What great suggestions, all! Thanks for adding them :-)
@Madeline Cous-Cous is a great idea … why have I never thought of that?
@Shorty I’m very partial to raw carrot sticks myself, but recognise they’re not everyone’s idea of a tasty office snack… And yes, weighing (or at least having a very good “by eye” idea of the weight of things you commonly eat) is wise!
@Michelle We have similar containers here in the UK, and I use them a lot.
@Sue I know what you mean about snacks. I find that having fairly “boring” ones can help reduce the temptation to constantly pick at them.
I split my working life between home and clinic. Home is easy, but my clinic days tend to be long and I like to eat smaller amounts of food more regularly to keep my energy even-keeled. The bits I do to organise myself are:
I always have breakfast at home, but I usually recommend clients measure their cereal out. Use a small glass, or a certain marking on their bowl – to stop the over-pouring.
For some people carrot sticks, nuts, etc just don’t crack it. They’ll eat the vegetables and then still go looking for sweet, salty or savoury flavours. Popcorn may not be the best possible choice, but it’s better than a packet of chips, a chocolate bar, or a can of coke.
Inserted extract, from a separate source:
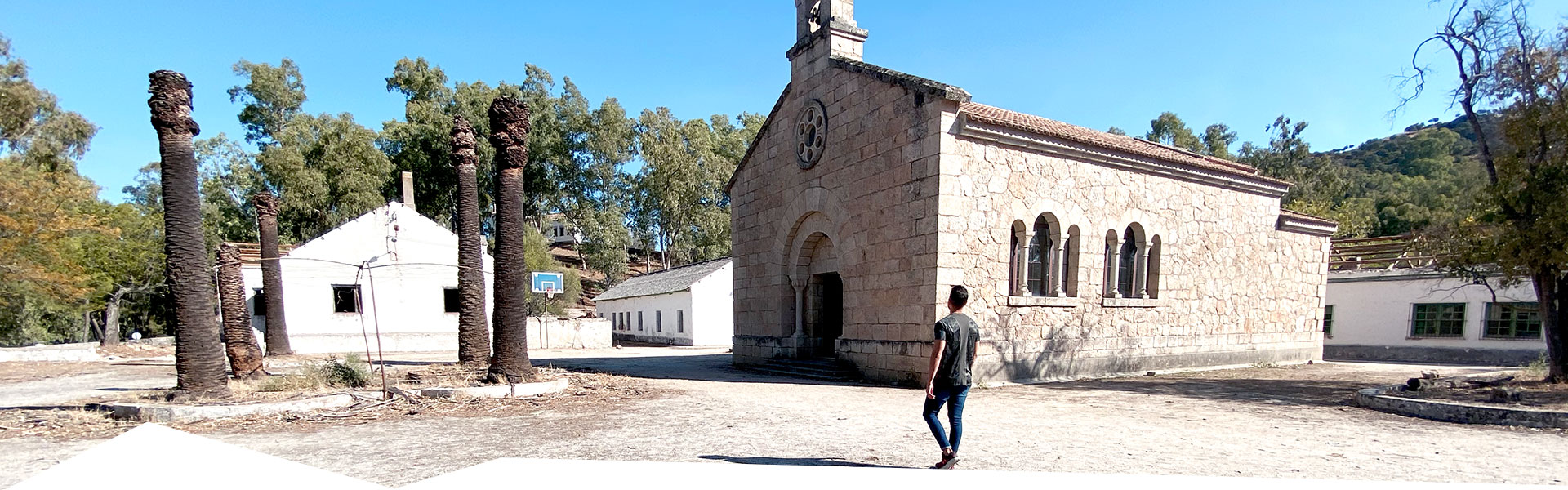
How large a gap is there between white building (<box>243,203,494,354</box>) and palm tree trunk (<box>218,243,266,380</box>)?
9.96 meters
And sometimes people just need a better choice.
Shorty, with you on your comments: "what about raw veggies – high in nutrients and low in calories – are much better than pop corn.
nuts – in small servings too also pack a good nutrient punch."
I love my almonds! Raw or roasted, they’re just so yum! A handful of almonds, an apple or half-handful of dried apricots and a couple of sesame seed Vita Wheats with low-fat cottage cheese. I’m done!
But, in saying this. I am also impartial to some air-popped popcorn (low sodium).
Although people might not have the time (and admittedly a lot of the time I don’t), my most common would be some carrot sticks and three slices of wholegrain toast with Vegemite on the bottom and low-fat cottage cheese on top!
Oh, and I LOVE my green tea – so I usually have a cup of this to wash it all down!
Paul – another cottage cheese and vegemite reader. A couple of other readers commented about this combination, so I gave it a go. But it’s not for me. My preference is for cottage cheese and a scraping of mustard.
Ha, ha, ha. I don’t know what it is about the combination, Kathryn.
I love it especially with a fresh sourdough loaf. Yum! Cottage cheese and scraping of mustard I will have to try!